■ USING THE INFORMATION
A - In the Spirit Sol 20 entry, which two people appear at the daily press conference?
B - Reproduce the part of the Spirit Sol 20 entry starting with "Jeng says it's" and going on through "in real time.".

■ EXERCISE TEXT
2009-01-23

Spirit Sol 20

Jeng says it's very bad. No word from Spirit.

I stop by the sequencing MSA anyway, just out of habit. Frank's there.

"No news is bad news?" I ask.

"That's correct," he says.

"What can we do?"

He shrugs, but with a worried expression. "I'd be doing it."

He's set up RSVP to show Spirit as it was the last time we got word from it, with the sun, Earth, Phobos, and Deimos wheeling around it in real time.

The daily press conference comes on. Pete Theisinger and Richard Cook are earning their paychecks. It doesn't look like there's a single cause. They've run the same sequences in the testbed that were running on Spirit, and nothing goes wrong, which suggests it's a hardware problem. Spirit is acting erratically, making some comm passes -- though cutting them short -- and missing others altogether. The data it's sending back, when it sends anything, hasn't been much help so far.

■ GIVEN INFORMATION
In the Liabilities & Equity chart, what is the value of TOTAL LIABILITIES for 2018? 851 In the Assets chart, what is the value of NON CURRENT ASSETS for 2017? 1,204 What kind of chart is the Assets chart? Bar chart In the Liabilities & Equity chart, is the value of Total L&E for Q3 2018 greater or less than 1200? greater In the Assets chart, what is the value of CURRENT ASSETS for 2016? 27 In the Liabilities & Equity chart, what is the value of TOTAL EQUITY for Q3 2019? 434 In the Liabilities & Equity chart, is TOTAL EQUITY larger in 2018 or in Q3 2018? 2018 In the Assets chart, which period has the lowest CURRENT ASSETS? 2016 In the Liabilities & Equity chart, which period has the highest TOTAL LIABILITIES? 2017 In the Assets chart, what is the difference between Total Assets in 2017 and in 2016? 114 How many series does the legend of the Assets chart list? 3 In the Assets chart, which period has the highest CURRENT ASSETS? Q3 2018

■ RESULTS IN ORDER
A - Pete Theisinger and Richard Cook.

B -
Jeng says it's very bad. No word from Spirit.

I stop by the sequencing MSA anyway, just out of habit. Frank's there.

"No news is bad news?" I ask.

"That's correct," he says.

"What can we do?"

He shrugs, but with a worried expression. "I'd be doing it."

He's set up RSVP to show Spirit as it was the last time we got word from it, with the sun, Earth, Phobos, and Deimos wheeling around it in real time.